Treatment of Communication Disorders: A Review of Soma® Rapid Prompt Method
By Thomas Zane, Ph.D., BCBA-D, Little Star Center advisory board member
The mission of the Cambridge Center is to, “…. advance the scientific study of behavior and its humane application to the solution of practical problems, including the prevention and relief of human suffering.” The application of the scientific method of study and research is recognized as providing more valid results than other ways of knowing. One area of concern being studied extensively lately is Pervasive Development Disorders (PDD).
One of the primary characteristics of the autism spectrum disorders is communication impairment (APA, 2000). These can take many forms, such as a complete lack of or delay in the developmental of spoken language, an inability to use any functional communication, an inability to initiate or sustain reciprocal conversation, and odd speech mannerisms (e.g., scripting).
To treat communication disorders, there exist a large number of therapeutic strategies. Searching “therapies to improve communication in autism” in a Google search yields 6,890,000 results.
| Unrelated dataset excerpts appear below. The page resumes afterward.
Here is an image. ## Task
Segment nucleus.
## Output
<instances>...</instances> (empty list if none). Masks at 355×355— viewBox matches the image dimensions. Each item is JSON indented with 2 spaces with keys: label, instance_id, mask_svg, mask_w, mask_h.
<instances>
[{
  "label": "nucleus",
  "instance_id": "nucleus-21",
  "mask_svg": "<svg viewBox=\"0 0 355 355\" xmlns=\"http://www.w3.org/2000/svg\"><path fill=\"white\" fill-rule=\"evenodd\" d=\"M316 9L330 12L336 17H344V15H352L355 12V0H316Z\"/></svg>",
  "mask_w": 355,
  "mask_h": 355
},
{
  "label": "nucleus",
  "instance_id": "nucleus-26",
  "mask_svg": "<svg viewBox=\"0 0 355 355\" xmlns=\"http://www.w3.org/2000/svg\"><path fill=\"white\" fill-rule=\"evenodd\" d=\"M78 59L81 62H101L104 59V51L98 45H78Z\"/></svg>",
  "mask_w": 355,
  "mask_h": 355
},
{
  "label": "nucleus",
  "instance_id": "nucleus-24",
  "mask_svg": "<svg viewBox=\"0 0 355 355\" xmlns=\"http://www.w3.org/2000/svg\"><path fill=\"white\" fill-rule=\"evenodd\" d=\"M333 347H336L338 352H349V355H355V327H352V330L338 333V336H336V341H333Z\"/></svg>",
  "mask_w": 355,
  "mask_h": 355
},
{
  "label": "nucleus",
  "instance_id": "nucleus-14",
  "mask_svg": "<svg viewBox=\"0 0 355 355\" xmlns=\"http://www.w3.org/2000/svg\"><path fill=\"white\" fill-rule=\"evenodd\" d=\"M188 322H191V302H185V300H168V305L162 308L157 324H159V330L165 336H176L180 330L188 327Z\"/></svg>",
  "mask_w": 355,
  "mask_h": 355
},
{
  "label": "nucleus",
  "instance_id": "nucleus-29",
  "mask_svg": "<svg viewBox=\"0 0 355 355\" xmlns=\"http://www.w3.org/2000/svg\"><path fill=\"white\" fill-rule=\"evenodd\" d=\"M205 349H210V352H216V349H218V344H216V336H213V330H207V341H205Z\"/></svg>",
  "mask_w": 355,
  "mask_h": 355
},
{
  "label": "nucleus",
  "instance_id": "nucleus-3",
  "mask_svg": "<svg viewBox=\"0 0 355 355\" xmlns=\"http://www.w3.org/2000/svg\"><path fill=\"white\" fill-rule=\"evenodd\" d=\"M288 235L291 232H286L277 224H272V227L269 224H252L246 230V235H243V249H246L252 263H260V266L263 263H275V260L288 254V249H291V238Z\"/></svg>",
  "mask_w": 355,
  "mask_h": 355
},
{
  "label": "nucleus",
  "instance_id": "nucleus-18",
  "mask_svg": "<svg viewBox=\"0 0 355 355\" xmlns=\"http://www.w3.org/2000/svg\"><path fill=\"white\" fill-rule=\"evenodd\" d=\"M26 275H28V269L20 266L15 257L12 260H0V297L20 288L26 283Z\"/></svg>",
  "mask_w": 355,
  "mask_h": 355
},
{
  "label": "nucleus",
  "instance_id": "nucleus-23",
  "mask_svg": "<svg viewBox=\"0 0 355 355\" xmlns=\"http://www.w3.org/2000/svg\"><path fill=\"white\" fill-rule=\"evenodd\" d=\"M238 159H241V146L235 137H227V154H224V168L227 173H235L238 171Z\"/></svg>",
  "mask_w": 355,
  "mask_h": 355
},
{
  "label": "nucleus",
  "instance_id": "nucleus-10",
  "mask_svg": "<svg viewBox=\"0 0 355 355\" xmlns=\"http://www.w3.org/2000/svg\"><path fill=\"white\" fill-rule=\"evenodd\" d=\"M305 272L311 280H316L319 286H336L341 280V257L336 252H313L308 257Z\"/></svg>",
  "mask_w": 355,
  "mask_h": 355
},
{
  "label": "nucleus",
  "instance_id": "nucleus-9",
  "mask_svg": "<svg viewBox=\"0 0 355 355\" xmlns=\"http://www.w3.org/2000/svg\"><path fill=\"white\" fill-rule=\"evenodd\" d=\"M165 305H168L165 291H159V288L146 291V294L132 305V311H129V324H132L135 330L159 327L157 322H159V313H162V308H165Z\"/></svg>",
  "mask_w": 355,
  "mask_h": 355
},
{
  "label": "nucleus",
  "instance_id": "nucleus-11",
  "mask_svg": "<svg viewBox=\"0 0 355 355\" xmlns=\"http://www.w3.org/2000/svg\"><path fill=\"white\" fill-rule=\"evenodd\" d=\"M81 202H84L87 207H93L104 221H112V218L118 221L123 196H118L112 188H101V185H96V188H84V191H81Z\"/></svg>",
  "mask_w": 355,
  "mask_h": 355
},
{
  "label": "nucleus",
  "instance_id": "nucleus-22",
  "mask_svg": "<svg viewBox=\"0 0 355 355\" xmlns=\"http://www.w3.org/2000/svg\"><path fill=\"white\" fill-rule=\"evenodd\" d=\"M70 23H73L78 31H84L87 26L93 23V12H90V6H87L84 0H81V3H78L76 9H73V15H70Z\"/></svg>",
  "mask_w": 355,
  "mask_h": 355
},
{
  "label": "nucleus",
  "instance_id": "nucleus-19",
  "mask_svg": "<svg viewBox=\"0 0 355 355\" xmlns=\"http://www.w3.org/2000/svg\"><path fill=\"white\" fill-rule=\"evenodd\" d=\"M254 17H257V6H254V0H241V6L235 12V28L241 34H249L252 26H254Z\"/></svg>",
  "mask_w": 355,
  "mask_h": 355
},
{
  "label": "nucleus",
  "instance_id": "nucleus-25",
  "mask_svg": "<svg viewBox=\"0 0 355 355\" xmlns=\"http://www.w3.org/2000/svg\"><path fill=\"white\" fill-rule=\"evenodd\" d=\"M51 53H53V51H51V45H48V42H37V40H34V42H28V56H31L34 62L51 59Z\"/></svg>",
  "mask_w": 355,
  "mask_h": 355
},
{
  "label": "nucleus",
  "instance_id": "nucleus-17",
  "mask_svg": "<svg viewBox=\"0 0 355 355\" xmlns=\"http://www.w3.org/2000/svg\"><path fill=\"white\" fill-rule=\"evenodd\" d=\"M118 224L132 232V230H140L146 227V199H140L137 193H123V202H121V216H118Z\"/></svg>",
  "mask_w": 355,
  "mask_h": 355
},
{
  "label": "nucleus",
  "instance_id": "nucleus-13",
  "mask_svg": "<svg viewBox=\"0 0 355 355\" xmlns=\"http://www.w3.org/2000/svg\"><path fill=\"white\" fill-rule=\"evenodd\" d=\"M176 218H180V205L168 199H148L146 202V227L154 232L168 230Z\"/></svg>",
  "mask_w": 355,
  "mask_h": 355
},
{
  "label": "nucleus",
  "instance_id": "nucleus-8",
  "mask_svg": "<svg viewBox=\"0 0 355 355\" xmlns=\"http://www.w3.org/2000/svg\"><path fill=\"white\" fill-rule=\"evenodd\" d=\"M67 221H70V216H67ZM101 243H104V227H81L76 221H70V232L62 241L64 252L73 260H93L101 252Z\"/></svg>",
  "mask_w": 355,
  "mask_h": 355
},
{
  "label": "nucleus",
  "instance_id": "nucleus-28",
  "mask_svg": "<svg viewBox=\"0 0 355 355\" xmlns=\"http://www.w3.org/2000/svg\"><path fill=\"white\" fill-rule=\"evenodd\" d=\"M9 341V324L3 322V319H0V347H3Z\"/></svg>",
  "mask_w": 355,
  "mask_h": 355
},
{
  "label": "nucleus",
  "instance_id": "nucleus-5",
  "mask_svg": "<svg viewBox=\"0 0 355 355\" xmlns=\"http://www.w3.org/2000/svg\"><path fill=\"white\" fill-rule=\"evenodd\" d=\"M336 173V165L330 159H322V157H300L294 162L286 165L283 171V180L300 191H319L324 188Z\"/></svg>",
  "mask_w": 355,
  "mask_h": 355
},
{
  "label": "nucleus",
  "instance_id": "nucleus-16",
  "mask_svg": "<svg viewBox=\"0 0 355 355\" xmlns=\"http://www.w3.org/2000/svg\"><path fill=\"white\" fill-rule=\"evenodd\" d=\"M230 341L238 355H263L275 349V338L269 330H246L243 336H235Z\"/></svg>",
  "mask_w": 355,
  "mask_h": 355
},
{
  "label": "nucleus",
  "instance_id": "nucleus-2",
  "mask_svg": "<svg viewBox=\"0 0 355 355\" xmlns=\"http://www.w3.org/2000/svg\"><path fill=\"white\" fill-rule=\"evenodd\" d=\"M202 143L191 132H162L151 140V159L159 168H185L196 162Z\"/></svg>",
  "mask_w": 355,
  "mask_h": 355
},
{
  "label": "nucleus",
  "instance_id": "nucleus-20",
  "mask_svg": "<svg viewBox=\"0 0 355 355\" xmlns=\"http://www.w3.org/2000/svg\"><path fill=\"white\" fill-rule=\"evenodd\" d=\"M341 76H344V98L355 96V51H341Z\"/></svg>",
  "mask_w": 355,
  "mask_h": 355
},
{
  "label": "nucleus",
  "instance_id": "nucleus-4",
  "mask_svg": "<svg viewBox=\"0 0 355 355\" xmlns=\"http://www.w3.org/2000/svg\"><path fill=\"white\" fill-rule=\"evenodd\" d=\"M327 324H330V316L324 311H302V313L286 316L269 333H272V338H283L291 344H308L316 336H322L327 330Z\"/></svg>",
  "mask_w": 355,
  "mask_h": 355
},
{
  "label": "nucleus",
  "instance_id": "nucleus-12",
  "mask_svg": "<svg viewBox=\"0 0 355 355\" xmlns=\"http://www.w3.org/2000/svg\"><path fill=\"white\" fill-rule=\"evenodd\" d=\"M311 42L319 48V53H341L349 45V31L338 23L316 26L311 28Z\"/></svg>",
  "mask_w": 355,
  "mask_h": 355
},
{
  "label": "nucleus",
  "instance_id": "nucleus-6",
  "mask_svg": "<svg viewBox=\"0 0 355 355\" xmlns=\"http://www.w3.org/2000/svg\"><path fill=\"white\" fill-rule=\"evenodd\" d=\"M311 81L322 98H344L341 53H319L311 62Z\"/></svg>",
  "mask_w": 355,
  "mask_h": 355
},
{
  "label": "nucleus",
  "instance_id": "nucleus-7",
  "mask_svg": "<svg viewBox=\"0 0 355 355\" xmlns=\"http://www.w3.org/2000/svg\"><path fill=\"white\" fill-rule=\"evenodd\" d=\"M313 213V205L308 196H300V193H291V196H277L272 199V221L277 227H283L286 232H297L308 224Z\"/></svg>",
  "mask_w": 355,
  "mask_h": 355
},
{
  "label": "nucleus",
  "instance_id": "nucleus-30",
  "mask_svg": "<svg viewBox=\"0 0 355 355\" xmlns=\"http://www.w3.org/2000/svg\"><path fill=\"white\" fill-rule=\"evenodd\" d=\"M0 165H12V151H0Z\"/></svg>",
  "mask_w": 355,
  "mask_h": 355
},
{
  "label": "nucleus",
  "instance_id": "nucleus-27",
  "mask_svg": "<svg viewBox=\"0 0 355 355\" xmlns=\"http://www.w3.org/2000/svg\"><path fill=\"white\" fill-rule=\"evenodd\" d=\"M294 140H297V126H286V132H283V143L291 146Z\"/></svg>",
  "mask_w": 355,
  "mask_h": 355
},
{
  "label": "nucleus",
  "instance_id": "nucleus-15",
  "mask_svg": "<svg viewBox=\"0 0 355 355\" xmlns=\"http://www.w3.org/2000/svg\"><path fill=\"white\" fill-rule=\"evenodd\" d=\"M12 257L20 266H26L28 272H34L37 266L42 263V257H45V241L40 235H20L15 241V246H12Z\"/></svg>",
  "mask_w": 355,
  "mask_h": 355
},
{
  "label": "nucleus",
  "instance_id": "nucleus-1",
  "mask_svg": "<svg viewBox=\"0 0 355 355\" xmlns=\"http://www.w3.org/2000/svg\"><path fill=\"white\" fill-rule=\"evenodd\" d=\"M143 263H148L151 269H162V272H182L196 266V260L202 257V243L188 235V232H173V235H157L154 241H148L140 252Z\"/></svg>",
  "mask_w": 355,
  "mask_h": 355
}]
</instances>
Included in this vast list are Auditory Integration Training, Speech Therapy, Picture Exchange Communication System, and Music Therapy. Within this list one finds the Soma®RPM (Rapid Prompt Method; RPM), developed by Soma Mukhopadhyay (HALO, 2012). The purpose of this article is to review RPM in terms of its conceptual underpinnings, methodology, and – most importantly – the extent to which there exists an empirical research database showing that this particular method is effective in improving specific aspects of communication.